Challenges we ran into

  • Class Imbalance: Spam reviews formed only a small fraction (~5%), causing models like BERT to predict mostly the majority class.
  • Label Quality: Because we used pseudo-labels from anomaly detectors, some noise carried over into supervised training.
  • Computational Costs: Fine-tuning BERT was resource-heavy and limited experimentation.
  • Generalizability: The dataset focused on specific U.S. states, meaning the model may not fully capture cultural or linguistic spam variations globally.

Accomplishments that we're proud of

  • Successfully built an integrated pipeline combining anomaly detection with NLP classification.
  • Engineered a rich set of features (temporal, sentiment, rating deviations, exclamation use, etc.) that improved anomaly detection.
  • Achieved over 95.4% accuracy in the baseline BERT model (though with noted class imbalance issues).
  • Designed a fusion strategy to combine detectors, improving robustness and balancing precision vs. recall.

What we learned

  • Accuracy alone is not a good metric for highly imbalanced problems; precision, recall, and PR-AUC are much more meaningful.
  • Hybrid approaches (unsupervised + supervised) provide stronger results than relying on one method alone.
  • Feature engineering, even simple rule-based signals (like excessive exclamation marks), can significantly aid in spam detection.
  • Handling imbalance and noisy labels is one of the hardest but most important challenges in real-world ML.

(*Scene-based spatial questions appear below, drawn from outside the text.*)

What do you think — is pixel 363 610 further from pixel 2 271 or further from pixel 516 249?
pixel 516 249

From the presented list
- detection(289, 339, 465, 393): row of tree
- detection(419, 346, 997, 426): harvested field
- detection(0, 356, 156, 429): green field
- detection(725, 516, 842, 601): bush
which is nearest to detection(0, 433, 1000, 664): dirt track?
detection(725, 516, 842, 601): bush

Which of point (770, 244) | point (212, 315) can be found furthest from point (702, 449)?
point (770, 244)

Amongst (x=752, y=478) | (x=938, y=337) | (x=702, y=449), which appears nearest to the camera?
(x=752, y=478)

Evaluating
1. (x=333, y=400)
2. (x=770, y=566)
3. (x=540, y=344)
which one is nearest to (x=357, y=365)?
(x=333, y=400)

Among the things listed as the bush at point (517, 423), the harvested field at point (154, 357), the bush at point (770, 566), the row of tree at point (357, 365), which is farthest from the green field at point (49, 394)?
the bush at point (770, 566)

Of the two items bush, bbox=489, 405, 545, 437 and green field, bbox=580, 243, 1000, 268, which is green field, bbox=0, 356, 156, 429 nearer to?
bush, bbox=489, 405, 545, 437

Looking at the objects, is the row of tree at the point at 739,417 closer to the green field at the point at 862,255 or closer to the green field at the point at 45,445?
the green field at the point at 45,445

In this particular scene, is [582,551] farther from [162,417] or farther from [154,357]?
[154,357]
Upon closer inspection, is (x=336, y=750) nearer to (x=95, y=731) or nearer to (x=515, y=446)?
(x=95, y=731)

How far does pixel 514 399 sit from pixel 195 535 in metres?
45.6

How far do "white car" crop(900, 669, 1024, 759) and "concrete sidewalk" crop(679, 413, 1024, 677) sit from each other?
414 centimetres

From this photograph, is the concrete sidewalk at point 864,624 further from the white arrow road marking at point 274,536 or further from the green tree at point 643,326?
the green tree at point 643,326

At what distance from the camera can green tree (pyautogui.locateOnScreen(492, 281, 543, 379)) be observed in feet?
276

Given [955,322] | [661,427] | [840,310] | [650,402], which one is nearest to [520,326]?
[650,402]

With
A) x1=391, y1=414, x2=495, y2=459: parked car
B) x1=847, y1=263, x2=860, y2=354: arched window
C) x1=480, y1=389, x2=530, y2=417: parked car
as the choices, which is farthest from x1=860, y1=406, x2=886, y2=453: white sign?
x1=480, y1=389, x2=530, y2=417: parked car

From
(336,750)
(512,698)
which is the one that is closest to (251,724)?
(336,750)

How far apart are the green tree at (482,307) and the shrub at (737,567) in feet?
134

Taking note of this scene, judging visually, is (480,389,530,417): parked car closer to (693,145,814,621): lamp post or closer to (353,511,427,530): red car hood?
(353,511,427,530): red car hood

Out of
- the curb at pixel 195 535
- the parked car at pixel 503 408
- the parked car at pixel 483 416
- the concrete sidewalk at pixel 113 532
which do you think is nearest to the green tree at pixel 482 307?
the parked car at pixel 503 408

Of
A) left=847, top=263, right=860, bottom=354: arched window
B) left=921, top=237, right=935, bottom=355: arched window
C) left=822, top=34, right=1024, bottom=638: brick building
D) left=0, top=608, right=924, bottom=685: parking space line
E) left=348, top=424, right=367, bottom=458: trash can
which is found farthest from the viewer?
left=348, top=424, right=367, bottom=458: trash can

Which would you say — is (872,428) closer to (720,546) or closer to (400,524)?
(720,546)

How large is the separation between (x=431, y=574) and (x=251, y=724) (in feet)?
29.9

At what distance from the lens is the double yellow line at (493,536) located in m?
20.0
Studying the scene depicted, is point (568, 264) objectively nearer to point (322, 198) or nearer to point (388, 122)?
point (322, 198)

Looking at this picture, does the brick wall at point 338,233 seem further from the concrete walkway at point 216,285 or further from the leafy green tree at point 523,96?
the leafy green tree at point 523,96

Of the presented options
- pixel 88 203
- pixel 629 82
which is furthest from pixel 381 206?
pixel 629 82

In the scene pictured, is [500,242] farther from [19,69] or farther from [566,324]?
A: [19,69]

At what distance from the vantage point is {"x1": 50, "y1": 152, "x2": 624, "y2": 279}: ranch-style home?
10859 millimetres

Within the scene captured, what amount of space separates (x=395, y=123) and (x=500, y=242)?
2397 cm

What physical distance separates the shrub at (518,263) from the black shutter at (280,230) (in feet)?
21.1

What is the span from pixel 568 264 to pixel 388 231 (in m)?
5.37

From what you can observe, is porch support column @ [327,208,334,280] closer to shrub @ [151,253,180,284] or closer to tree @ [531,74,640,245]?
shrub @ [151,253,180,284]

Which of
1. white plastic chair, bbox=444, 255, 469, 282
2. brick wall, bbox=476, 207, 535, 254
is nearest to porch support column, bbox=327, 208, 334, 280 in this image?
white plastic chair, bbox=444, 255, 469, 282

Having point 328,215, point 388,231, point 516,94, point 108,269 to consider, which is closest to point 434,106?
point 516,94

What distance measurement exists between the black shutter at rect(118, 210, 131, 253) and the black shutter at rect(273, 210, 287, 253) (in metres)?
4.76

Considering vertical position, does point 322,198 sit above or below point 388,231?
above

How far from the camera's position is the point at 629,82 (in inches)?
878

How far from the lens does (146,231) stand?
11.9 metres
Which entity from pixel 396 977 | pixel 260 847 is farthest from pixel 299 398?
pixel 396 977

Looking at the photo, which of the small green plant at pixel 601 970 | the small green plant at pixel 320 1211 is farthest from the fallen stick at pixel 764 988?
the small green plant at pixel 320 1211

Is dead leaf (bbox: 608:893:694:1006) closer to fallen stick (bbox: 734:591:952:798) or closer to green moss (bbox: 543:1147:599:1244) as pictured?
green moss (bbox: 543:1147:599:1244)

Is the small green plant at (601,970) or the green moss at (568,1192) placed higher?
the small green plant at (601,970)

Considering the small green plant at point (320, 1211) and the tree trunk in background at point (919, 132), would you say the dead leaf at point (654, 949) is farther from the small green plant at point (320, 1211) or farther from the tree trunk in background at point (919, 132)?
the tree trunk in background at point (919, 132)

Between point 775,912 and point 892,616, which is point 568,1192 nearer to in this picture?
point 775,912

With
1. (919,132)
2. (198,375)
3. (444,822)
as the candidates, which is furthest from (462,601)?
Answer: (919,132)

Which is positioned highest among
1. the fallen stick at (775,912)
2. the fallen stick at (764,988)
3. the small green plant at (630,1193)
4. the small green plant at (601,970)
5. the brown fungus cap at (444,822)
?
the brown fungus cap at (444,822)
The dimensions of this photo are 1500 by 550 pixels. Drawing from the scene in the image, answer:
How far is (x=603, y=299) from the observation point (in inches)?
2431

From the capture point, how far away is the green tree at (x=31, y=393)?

What's next for Spam Review Detection System

  • Implement rebalancing strategies such as oversampling, class weights, or data augmentation for minority (spam) reviews.
  • Fine-tune and extend the NLP stage with models like RoBERTa or DistilBERT for better generalisation.
  • Explore semi-supervised and active learning to refine pseudo-labels with minimal human review.
  • Test and benchmark against more real-world datasets (Yelp, Amazon, Twitter) for broader applicability.
  • Develop monitoring dashboards for practical deployment to track model performance and adapt to evolving spam strategies.